━━━━━ Supplied data
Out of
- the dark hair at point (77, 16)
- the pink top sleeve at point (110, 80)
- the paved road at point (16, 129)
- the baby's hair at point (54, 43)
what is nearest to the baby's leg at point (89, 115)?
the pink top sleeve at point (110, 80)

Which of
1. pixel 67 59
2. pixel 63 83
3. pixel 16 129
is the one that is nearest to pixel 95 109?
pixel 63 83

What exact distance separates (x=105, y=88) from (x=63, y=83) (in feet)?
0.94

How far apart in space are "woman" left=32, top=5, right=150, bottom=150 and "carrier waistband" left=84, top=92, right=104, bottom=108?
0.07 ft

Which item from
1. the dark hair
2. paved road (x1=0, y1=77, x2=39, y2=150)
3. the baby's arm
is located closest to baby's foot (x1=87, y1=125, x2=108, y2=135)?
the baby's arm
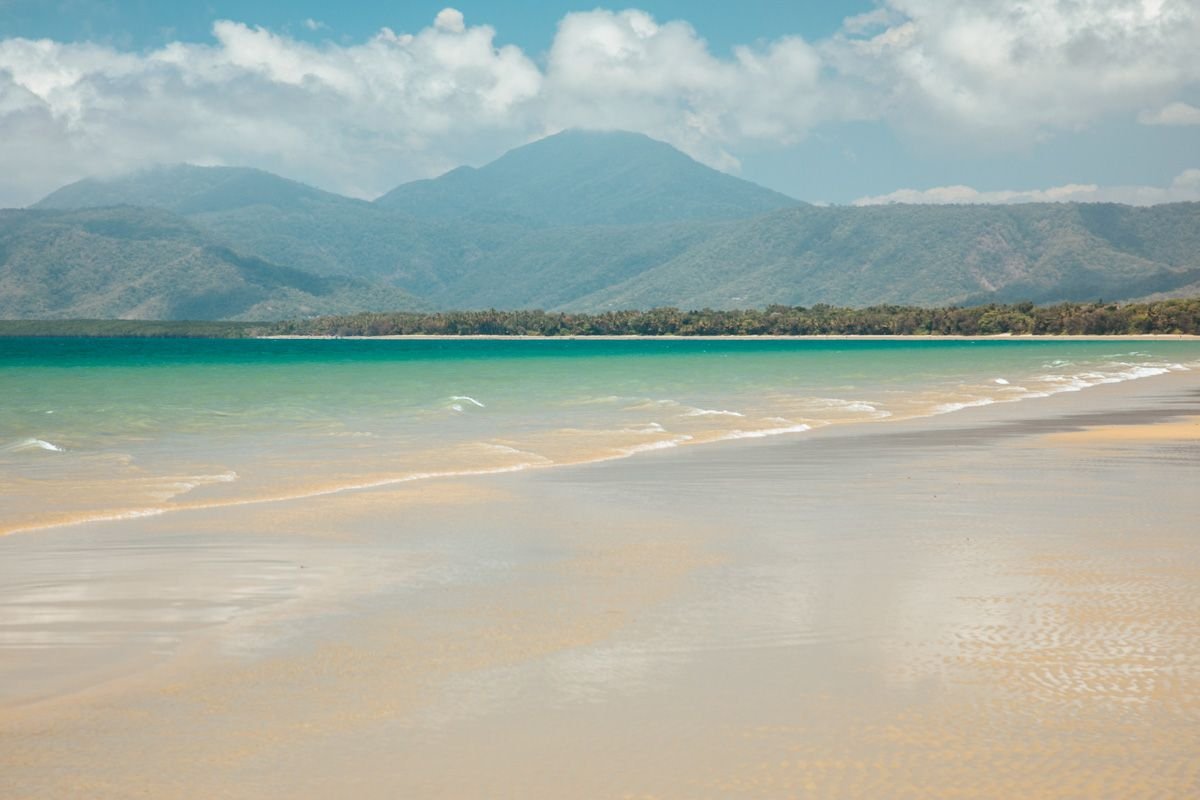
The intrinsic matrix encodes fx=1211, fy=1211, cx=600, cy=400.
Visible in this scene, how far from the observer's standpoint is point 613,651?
━━━━━━━━━━
→ **Problem**: Extract every line of the data above verbatim, leaving out the pictures.

→ **Complete output**:
Out of
- the dark hair at point (77, 16)
- the pink top sleeve at point (110, 80)
- the paved road at point (16, 129)
- the baby's hair at point (54, 43)
what is nearest to the baby's leg at point (89, 115)?
the pink top sleeve at point (110, 80)

Which of
1. pixel 67 59
2. pixel 63 83
3. pixel 16 129
is the one that is nearest to pixel 95 109?
pixel 63 83

What exact distance separates (x=105, y=88) from (x=63, y=83) (in feet)?
0.94

How far apart in space are "woman" left=32, top=5, right=150, bottom=150 and "carrier waistband" left=84, top=92, right=104, bottom=108?
0.07 ft

Which item from
1. the dark hair
2. paved road (x1=0, y1=77, x2=39, y2=150)
3. the baby's arm
is located closest to baby's foot (x1=87, y1=125, x2=108, y2=135)?
the baby's arm
The intrinsic matrix encodes fx=1211, fy=1211, cx=600, cy=400.
Visible in this scene, how far from the observer's standpoint is point 613,651?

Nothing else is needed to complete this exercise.